Just when you thought you’d figured out your future, ChatGPT – with currently more than one million users – appears to prove you wrong.
My social media newsfeed is drowning in news extolling its brilliance, while my colleagues and students cannot stop talking about it. I admit that I did log in and play with it for a few days. I was more than impressed with what it could do: it wrote two reference letters for me and came up with a brilliant syllabus and bibliography for my new course; all this in less than a minute.
At times, however, it sounded, well, a little “too drunk and obvious”. When I asked why scientists don’t trust AI, the response I received was that my question is a play on words and that some scientists may trust it, while others may not.
ChatGPT owes its wealth of knowledge to the fact that it was trained on different kinds of texts from the internet, including academic articles. It writes in a human-like way, and it does so really well about almost anything under the sun. This is precisely why it raises a series of existential questions for higher education, including whether students need to learn to write, if it makes any sense to evaluate any kind of writing in the future, or if a great number of humans in higher education are about to lose their jobs.
There’s one reason not be excited about AI: it lacks emotional intelligence, empathy, morality, compassion, and integrity
There may be many reasons to be excited about AI, but there’s definitely one not to be: it lacks emotional intelligence, empathy, morality, compassion, and integrity, all of which are (or, if not, then they should be) central values to any higher-education institution.
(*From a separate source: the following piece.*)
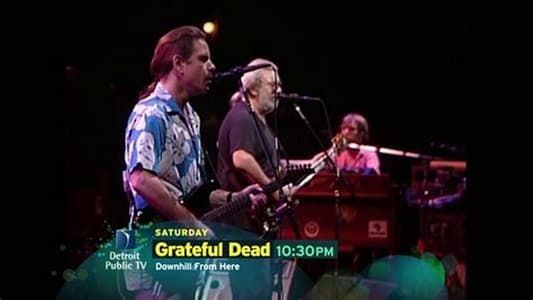 Image Grateful Dead: Downhill from Here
AI technologies have been largely criticized for content-related flaws connected to ethics, biases, discrimination, violence, and sexual abuse. But ChatGPT developers claim to have done better than others. How? By employing workers in Kenya to read and label text that describes in graphic detail situations like murder, rape, child abuse, torture, self-harm, and hate speech.
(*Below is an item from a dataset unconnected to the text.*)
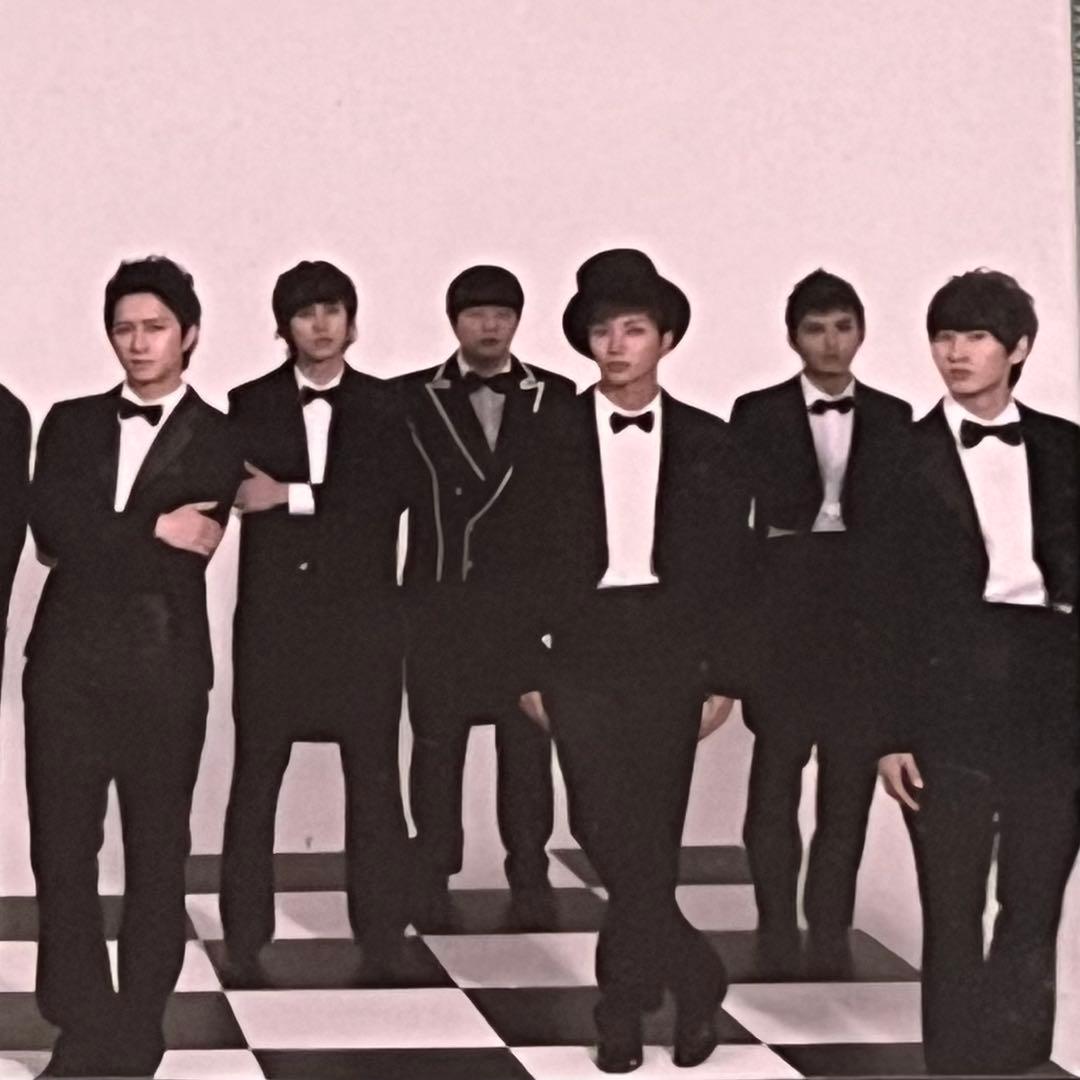 【DVD】【新品未使用未開封】SUPER SHOWスーパージュニア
Furthermore, the company claims to have built “safe and useful AI systems that limit bias and harmful content”. The oxymoron in this is that these “safe and useful systems” have been created in the most unethical and exploitative manner imaginable. As reported in an article in Time a few days ago, the 50,000 workers whom the AI industry claims to have helped out of poverty were paid less than two USD per hour and suffered mental breakdowns while performing their disturbing tasks.
To pretend that open AI will not change how we live our lives, or will not revolutionize higher education is delusional. But the question that emerges right now is not how to utilize ChatGPT for higher education. The real question, rather, is this: How do we resist supporting neoliberal, multi-millionaire artificial intelligence companies that exploit workers in a world that is starving for empathy and emotional intelligence?